Butterbur throws up very strange looking flowers on thick stalks during spring, a while before it’s foliage appears. When it’s often massive leaves do appear, they all come from the rootstock rather than a leaf stem. Leaves can be 60 cm or more across and are very easy to spot as they are unmistakably kidney-shaped and come out of the soil not a central plant stem. There are lots of them near the old entrance of Frankendael. I await Recipe advice from Yi’s Mum, before deciding just what to do with the plant but a google search for Fuki, it’s Japanese name will provide you with lots of ideas. If you live in the UK you may be familiar with the vanilla scented relative called Winter heliotrope. I can still remember my delight and disbelief when I first sniffed its flowers in Somerset, many years ago. I had no idea it was edible at the time.

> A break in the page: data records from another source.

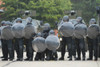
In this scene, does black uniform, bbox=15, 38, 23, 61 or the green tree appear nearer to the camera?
black uniform, bbox=15, 38, 23, 61

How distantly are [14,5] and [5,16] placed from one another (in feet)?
5.61

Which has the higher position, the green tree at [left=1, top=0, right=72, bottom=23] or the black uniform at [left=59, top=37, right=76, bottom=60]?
the green tree at [left=1, top=0, right=72, bottom=23]

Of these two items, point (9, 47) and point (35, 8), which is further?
point (35, 8)

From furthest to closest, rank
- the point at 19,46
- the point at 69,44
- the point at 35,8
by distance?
the point at 35,8 < the point at 19,46 < the point at 69,44

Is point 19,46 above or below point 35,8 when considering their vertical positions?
below

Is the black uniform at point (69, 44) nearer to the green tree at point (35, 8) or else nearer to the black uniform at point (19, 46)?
the black uniform at point (19, 46)

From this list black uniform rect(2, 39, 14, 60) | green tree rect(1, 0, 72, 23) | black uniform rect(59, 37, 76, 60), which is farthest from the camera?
green tree rect(1, 0, 72, 23)

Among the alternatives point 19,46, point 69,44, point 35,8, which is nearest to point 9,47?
point 19,46

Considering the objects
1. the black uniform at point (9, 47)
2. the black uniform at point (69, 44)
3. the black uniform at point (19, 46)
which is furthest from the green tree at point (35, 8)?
the black uniform at point (69, 44)

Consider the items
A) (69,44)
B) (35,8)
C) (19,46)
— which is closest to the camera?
(69,44)

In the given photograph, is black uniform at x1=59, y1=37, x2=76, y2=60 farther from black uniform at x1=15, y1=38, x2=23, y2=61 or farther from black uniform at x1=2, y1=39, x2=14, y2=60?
black uniform at x1=2, y1=39, x2=14, y2=60

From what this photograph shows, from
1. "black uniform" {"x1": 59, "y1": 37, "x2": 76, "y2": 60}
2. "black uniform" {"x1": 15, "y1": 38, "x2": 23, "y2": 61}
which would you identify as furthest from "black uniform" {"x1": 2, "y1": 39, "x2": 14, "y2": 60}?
"black uniform" {"x1": 59, "y1": 37, "x2": 76, "y2": 60}

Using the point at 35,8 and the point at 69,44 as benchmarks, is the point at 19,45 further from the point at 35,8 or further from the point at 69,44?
the point at 35,8

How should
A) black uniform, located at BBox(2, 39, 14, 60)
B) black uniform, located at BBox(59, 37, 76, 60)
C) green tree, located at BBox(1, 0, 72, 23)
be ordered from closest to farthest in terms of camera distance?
black uniform, located at BBox(59, 37, 76, 60)
black uniform, located at BBox(2, 39, 14, 60)
green tree, located at BBox(1, 0, 72, 23)
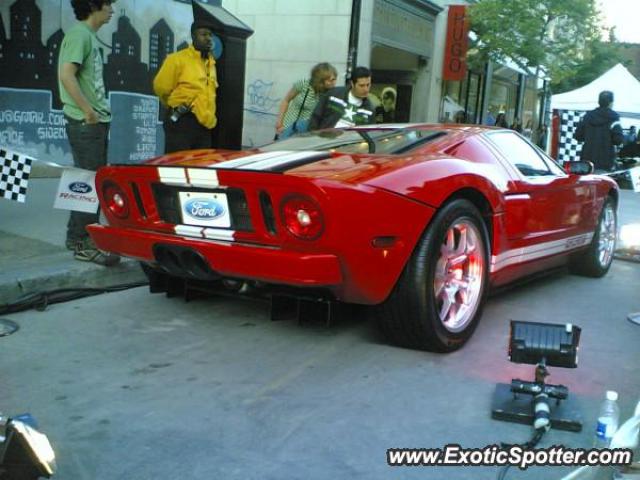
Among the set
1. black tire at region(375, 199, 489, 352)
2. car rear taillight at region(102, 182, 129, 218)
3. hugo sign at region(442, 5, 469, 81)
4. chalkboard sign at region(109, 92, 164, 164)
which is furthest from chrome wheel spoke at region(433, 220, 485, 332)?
hugo sign at region(442, 5, 469, 81)

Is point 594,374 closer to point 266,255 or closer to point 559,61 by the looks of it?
point 266,255

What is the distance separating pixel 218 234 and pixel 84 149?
190 cm

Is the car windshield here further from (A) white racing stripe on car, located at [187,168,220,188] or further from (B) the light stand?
(B) the light stand

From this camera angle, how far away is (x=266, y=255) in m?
3.18

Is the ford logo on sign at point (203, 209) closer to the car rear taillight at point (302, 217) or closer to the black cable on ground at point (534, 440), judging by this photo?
the car rear taillight at point (302, 217)

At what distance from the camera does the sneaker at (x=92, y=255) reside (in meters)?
4.81

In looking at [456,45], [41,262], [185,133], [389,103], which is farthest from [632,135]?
[41,262]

Now onto another huge-leaved perennial, which many will be familiar with: Burdock! Arctium lapa shown above, is a truly enormous plant with a mighty rootstock, prized particularly as a liver tonic. Dandelion and Burdock is a delicious drink, I remember well from my childhood. Dandelion is also a super liver tonic. Now Burdock is not such an Urban Herbology favourite as it’s very difficult to dig up and what a mess of parkland it would make to do that! However is a good herb to know about in case you happen upon a huge patch of them in the countryside or a bottle of tincture in a herbal supplies shop. When Giant Butterbur and Burdock coexist you should notice Burdock has pointed leaves and Butterbur kidney shaped leaves. burdock leaves grow out from an upright central plant stem, the burs eventually grow out of the top of this central stem, on their own stem.

Here above is a sign that there’s a Burdock closeby. Dried burs from last years growth.

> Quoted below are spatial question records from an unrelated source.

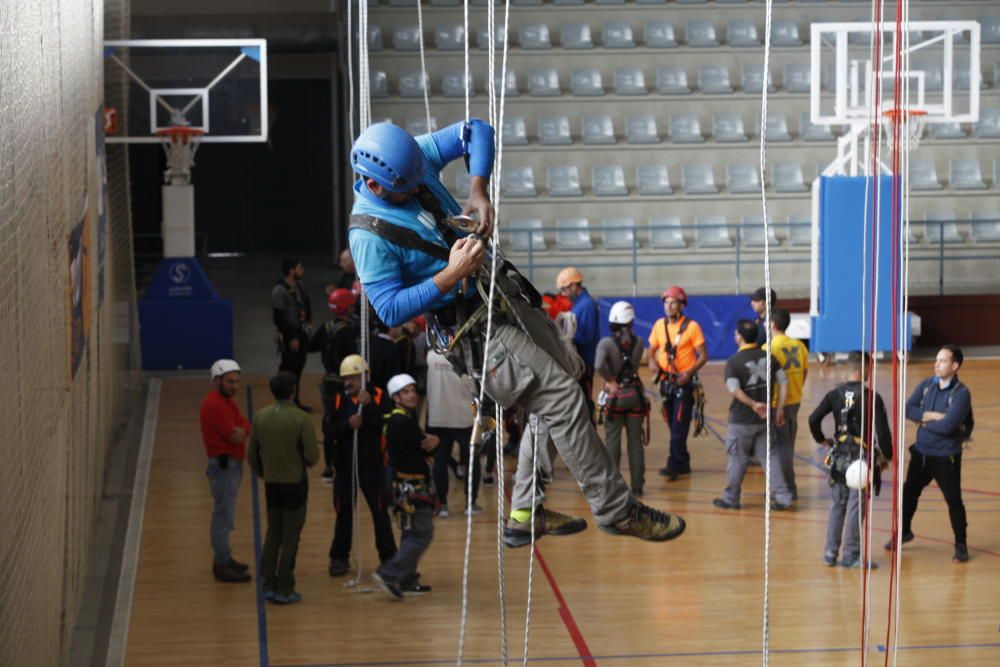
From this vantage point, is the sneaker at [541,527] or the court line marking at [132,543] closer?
the sneaker at [541,527]

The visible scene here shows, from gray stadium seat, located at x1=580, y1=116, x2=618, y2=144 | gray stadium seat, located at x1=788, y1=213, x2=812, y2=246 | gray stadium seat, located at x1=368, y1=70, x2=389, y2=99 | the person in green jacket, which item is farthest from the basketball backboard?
gray stadium seat, located at x1=788, y1=213, x2=812, y2=246

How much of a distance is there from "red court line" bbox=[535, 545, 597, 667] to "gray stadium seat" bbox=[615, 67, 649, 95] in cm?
1319

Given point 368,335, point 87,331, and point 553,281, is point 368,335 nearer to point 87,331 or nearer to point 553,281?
point 87,331

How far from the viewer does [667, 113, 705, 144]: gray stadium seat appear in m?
22.1

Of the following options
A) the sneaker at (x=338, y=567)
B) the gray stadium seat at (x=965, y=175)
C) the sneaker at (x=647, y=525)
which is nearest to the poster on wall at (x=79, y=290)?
the sneaker at (x=338, y=567)

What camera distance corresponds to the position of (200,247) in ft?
96.9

Other wild beauties today…
Soapwort bolting up after done extra sunshine and showers. Yes, it is soapy, well the roots at least, and can be used for cleaning. It contains saponins but such a pretty flower is better left in the soil.

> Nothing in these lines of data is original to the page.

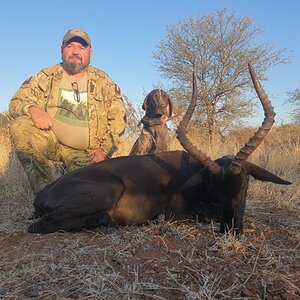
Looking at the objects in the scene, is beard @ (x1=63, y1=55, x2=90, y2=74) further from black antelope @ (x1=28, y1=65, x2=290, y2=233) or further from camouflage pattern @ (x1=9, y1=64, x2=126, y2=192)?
black antelope @ (x1=28, y1=65, x2=290, y2=233)

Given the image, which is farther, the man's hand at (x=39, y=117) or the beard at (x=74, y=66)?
the beard at (x=74, y=66)

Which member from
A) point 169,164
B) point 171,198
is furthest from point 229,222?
point 169,164

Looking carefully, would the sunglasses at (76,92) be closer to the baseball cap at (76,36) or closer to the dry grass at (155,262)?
the baseball cap at (76,36)

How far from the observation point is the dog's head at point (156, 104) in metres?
7.52

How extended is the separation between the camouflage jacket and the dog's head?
34.7 inches

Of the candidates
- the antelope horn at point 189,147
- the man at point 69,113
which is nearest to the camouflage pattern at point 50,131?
the man at point 69,113

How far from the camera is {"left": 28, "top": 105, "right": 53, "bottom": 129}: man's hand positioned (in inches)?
238

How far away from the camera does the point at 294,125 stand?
20.6 metres

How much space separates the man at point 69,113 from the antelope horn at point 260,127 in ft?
8.69

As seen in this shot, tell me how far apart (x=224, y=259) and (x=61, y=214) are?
1809 mm

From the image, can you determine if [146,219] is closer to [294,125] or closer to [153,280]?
[153,280]

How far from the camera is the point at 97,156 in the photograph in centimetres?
623

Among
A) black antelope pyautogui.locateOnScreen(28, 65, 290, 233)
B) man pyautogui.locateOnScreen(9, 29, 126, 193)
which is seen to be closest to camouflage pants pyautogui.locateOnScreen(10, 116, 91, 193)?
man pyautogui.locateOnScreen(9, 29, 126, 193)

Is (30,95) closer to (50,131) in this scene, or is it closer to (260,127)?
(50,131)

Euphorbia close up. Extremely toxic and irritating to skin.

A type of Mullein, in bud. This plant will be well over a meter high very soon. It’s flowers can provide an earache remedy.


Lastly, a member of the Brassica family, I thought possibly Creeping Yellow Cress although it’s leaves are slightly stubbier than that. It tastes uncredibly strong! I then wandered into the labelled herb garden of the park and found a very similar looking plant called Barbarakruid (Barbarea vulgaris, Yellow Rocket Cress). I think that’s the most likely candidate. It tastes like super strength Rocket. Umm!